Random thought...actually I was reading a blog on someone who I wish I knew better's site. Research in Practice - Ben Blum-Smith If you've not seen it, take a look. Just come back here when you're done.
I've seen some D. Ball videos. I was forced to watch the same one 4-5 times and the little kids are cute, but they're not high school students. My kids are a little more, um, real. I've taught from 5th grade right through 12th. Elementary school kids are much easier, molded. (I sometimes wonder why I moved up) She's still a master.
I live in Michigan, and though D. Ball is at Michigan State I still think she rocks, but my wife doesn't (really, just on general principle. If you lived in Mi you'd understand)
I'm calling this the "Case for Co-teaching"
Its so frustrating being the only person, in most classes, asking the questions. Lets face it, at times we're like chess masters playing high-school neophytes. I hate this. I've once, in the past 5 years, had a student really surprise me, mathematically. If only we did a better job modelling having a good mathematical discussion, then maybe they would know what one looks like (and how much fun it can be).
Our choices are to model this behavior in some way... Or, hope that mathematical discussions will just spontaneously begin and allow us to be witnesses of it. (or you can become known as the weird math teacher with all the puppets and strange voices..)
I've done the "special-ed" co-teaching thing. Generally with a teacher who is also teaching history and another math class as well. I love the Special Education Dept at my school, so let me get that out into the open and honestly had I done things differently then I'd be one of them as well. That being said, they are either stretched too thin, pulled from the class or honestly ill-prepared and sadly the kids get an opinion about them that unfortunately is true.
I want a teacher, someone who the kids know is in the classroom to come by and visit. I want 5, maybe 10 minutes of their time. Just to come by and have a mathematical discussion. It doesn't need to be scripted out, the visiting teacher would get to choose the topic (and would pre-warn me...seriously, if I've got to talk about the economic theories of Malthus or something I want a little notice). I want to model a mathematical discussion. I want the students to see two people work their way through a problem involving mathematics. Imaging me coming to your class (for sake of argument, my part in any movies will be played by Johnny Depp as he is the teacher I most often get told I look like) and asking you to help me with proving Heron's formula the week before you start teaching proofs to Geometry students. (I promise I won't try and make you change all the "s"'s to "arrrrrrghs".)

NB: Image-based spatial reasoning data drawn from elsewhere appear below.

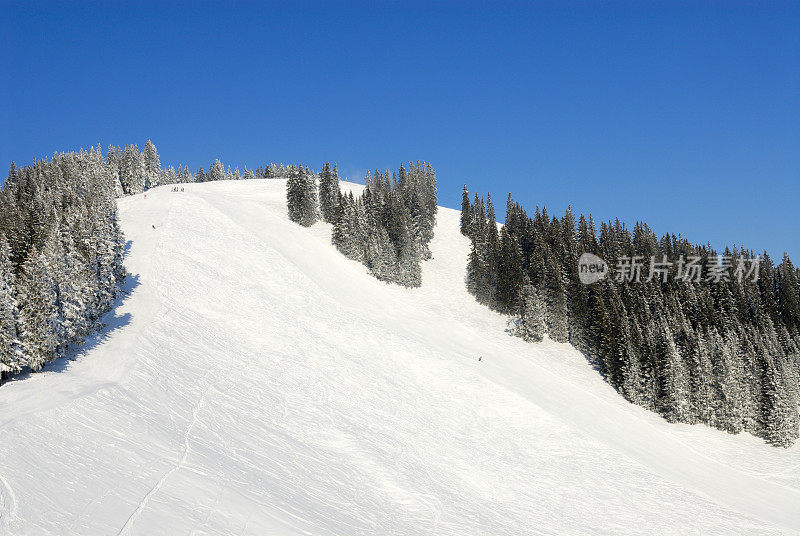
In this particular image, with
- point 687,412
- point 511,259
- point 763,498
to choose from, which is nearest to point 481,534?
point 763,498

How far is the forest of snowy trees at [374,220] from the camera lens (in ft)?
252

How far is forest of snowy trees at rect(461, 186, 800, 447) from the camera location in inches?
2051

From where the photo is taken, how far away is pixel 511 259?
77.3 metres

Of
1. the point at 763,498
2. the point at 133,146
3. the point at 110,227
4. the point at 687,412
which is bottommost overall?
the point at 763,498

I've contemplated the idea of doing this virtually. Timezone issues make this problematic, though not necessarily too bad as I live in the Eastern Standard Zone. For teachers in the West, sorry it is not fair. (math teachers will get that, probably no one else). It does require two teachers willing to follow the same general curriculum timeline (hello CCSS... you've given us the same topics lets see what we do with it). Although in all honesty, it really doesn't. Better yet imagine Skyping with my class; as students in my class help you introduce Logarithms. In this way we first model the discussion, then we show students having the discussion with a teacher and perhaps, finally our kids could discuss mathematics with each other. Either IRL or virtually.